Goal 1: Type out the face alignment page below in full, word for word.

Text to read:
****************
Face Alignment & Preprocessing¶
Definition¶
Face alignment is the process of transforming a detected face into a standardized, normalized representation — correcting for rotation, scale, and position — so that downstream models (recognition, liveness) receive consistent inputs regardless of how the face appeared in the original image.
Why Alignment Matters¶
graph LR
A["Raw Detection<br/>(tilted, off-center, varied size)"] --> B["Alignment<br/>(affine transform)"]
B --> C["Normalized Face<br/>(upright, centered, 112×112)"]
C --> D["Recognition / Liveness<br/>(consistent input = better accuracy)"]
style C fill:#2E7D32,color:#fff
Without alignment: Recognition accuracy drops 5-15% because the model sees different geometric transformations of the same face.
With alignment: The model receives a standardized input every time, maximizing feature extraction quality.
****************
Goal 2: Pull out each line of the records that contains the word "tongue".

Stored records:
****************
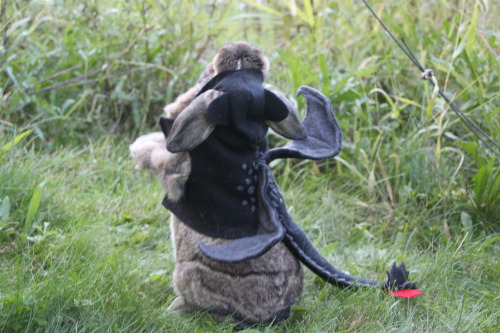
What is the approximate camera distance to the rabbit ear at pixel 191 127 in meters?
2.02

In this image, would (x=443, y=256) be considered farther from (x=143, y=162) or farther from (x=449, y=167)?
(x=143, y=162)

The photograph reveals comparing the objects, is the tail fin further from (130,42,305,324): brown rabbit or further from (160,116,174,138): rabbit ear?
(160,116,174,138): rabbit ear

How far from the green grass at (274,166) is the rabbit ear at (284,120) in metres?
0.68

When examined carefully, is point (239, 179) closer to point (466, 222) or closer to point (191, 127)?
****************
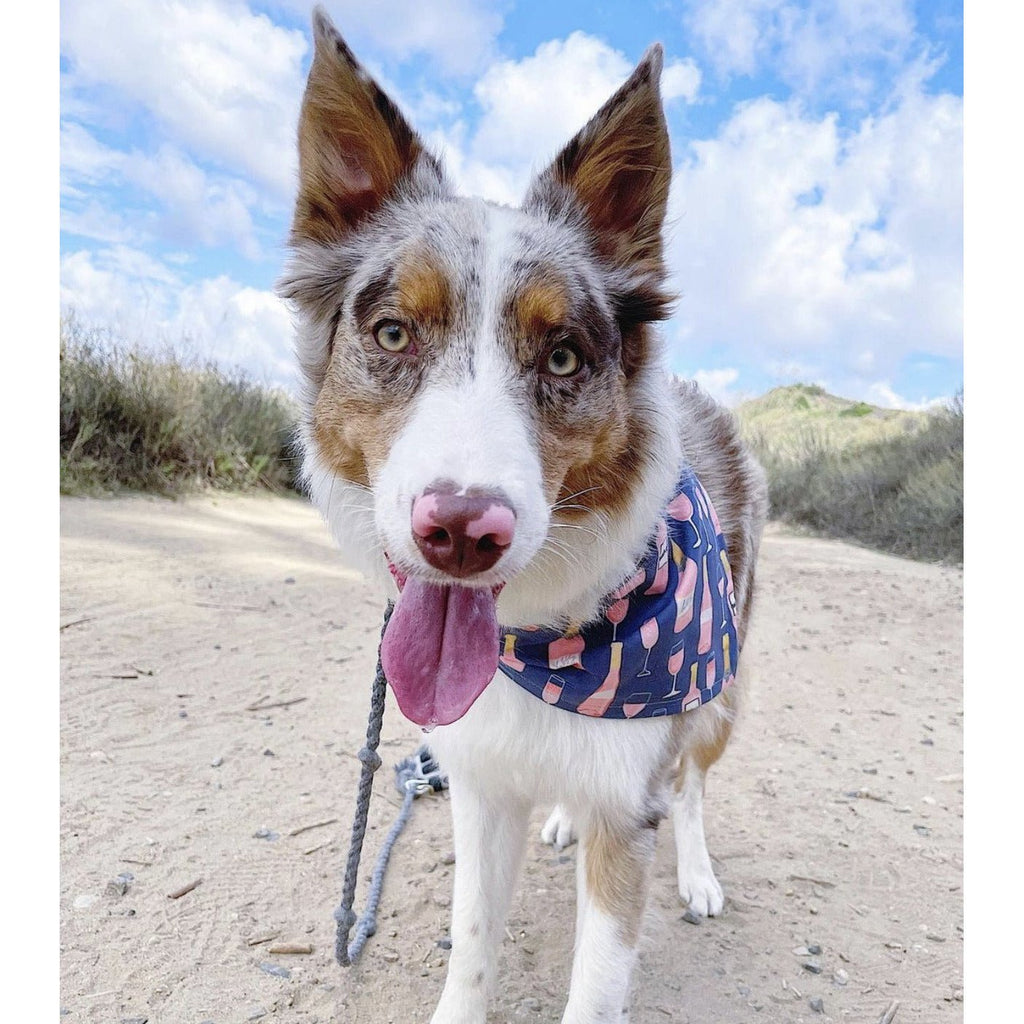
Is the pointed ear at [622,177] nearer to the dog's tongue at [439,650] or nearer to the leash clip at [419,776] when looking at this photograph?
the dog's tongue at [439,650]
****************
Task output 1:
Face Alignment & Preprocessing¶
Definition¶
Face alignment is the process of transforming a detected face into a standardized, normalized representation — correcting for rotation, scale, and position — so that downstream models (recognition, liveness) receive consistent inputs regardless of how the face appeared in the original image.
Why Alignment Matters¶
graph LR
A["Raw Detection<br/>(tilted, off-center, varied size)"] --> B["Alignment<br/>(affine transform)"]
B --> C["Normalized Face<br/>(upright, centered, 112×112)"]
C --> D["Recognition / Liveness<br/>(consistent input = better accuracy)"]
style C fill:#2E7D32,color:#fff
Without alignment: Recognition accuracy drops 5-15% because the model sees different geometric transformations of the same face.
With alignment: The model receives a standardized input every time, maximizing feature extraction quality.

Task output 2:
Is the pointed ear at [622,177] nearer to the dog's tongue at [439,650] or nearer to the leash clip at [419,776] when looking at this photograph?
the dog's tongue at [439,650]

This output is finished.